My CS Journey
I started playing competitive games at 13-14 — peak League of Legends Season 6. I climbed to Challenger rank as a teenager (top 0.1% globally, though I didn't realize how rare that was at the time). Then I switched to Counter-Strike: Global Offensive as my main game. Never looked back.
From 0 to 3000 ELO took me one year on FACEIT — significantly faster than most. The real grind started afterwards: another 3 years to hit 4000 ELO peak (CS:GO's max ceiling). After 70,000+ career kills across CS:GO and CS2, I started treating Counter-Strike as a craft — every map a study in flow, every clutch a study in opponent psychology.
I played in several Polish amateur clans and underground organizations. Scrims against teams that later went on to play for tier-1 Polish orgs like AGO Esports gave me real context — how team play actually works, how to talk to an IGL, how to read round economy at speed.
My specialty? Clutches. I've cycled through every role — entry, support, lurker, AWPer — but 1-vs-3, 1-vs-5, last 8 HP and an unfinished defuse... that's the environment where my brain works best.
Why I edit for other streamers
Most editors are limited by their tools. Want an unusual layout? "Can't do it." Custom voice ducking on a 4-track stream? "Plugin doesn't support that." Killfeed overlay synced to audio peak? "Not sure how."
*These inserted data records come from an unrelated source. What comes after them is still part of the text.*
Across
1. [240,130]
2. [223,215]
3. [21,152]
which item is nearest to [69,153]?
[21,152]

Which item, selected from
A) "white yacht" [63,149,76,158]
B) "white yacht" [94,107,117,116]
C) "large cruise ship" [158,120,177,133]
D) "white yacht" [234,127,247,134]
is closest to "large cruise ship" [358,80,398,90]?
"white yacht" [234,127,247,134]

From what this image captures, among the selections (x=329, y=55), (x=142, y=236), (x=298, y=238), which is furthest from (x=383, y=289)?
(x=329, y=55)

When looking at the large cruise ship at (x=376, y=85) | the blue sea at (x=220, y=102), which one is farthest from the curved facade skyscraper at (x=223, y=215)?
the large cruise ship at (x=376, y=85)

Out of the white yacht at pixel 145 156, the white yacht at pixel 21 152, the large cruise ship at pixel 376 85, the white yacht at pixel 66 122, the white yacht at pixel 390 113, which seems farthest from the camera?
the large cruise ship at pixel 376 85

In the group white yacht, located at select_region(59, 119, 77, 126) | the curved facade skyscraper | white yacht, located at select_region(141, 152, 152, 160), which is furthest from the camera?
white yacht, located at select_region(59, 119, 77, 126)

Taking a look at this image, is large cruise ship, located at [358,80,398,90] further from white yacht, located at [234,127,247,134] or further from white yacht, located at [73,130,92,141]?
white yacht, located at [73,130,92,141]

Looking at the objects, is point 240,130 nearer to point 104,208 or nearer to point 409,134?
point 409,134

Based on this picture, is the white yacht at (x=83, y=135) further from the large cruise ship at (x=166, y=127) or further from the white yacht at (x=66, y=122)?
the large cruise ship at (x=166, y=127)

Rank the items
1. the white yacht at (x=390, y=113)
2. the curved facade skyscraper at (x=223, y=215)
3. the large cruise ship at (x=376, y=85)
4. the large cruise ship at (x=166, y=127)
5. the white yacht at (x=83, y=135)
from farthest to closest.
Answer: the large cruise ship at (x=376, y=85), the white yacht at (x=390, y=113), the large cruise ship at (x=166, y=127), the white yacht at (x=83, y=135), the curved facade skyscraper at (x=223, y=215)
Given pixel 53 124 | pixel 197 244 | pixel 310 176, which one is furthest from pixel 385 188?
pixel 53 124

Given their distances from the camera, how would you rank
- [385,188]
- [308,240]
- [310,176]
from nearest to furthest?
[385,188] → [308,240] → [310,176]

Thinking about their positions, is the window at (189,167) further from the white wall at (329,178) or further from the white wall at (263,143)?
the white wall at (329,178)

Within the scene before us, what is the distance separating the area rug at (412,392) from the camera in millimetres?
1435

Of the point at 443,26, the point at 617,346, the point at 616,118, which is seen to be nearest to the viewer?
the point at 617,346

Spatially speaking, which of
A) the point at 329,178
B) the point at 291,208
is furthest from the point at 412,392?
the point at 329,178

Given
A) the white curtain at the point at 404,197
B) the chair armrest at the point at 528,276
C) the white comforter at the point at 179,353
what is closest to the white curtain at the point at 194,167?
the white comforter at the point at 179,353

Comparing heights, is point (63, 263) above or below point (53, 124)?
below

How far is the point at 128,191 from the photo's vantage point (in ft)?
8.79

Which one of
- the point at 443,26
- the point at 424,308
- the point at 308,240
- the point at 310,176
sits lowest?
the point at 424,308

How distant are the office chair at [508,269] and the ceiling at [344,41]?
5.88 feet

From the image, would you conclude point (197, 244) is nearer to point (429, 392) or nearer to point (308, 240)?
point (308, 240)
I built my own pipeline in Python + FFmpeg. If you have an idea, I'll make it happen — given the time. I'm not constrained by any single program: everything renders from scratch in a script I write and modify per request.
Result: shorts that look like your vision, not another generic CapCut template. Plus I generate 60+ shorts per month from my own stream as live proof-of-work — daily practice, daily pipeline iteration.
Beyond CS
Outside the game — home gym, time with my 3 cats and a dog, casual gaming (RTS, single-player — staying reminded that games can just be fun). Trying to balance: stream → gym → game → sleep → repeat.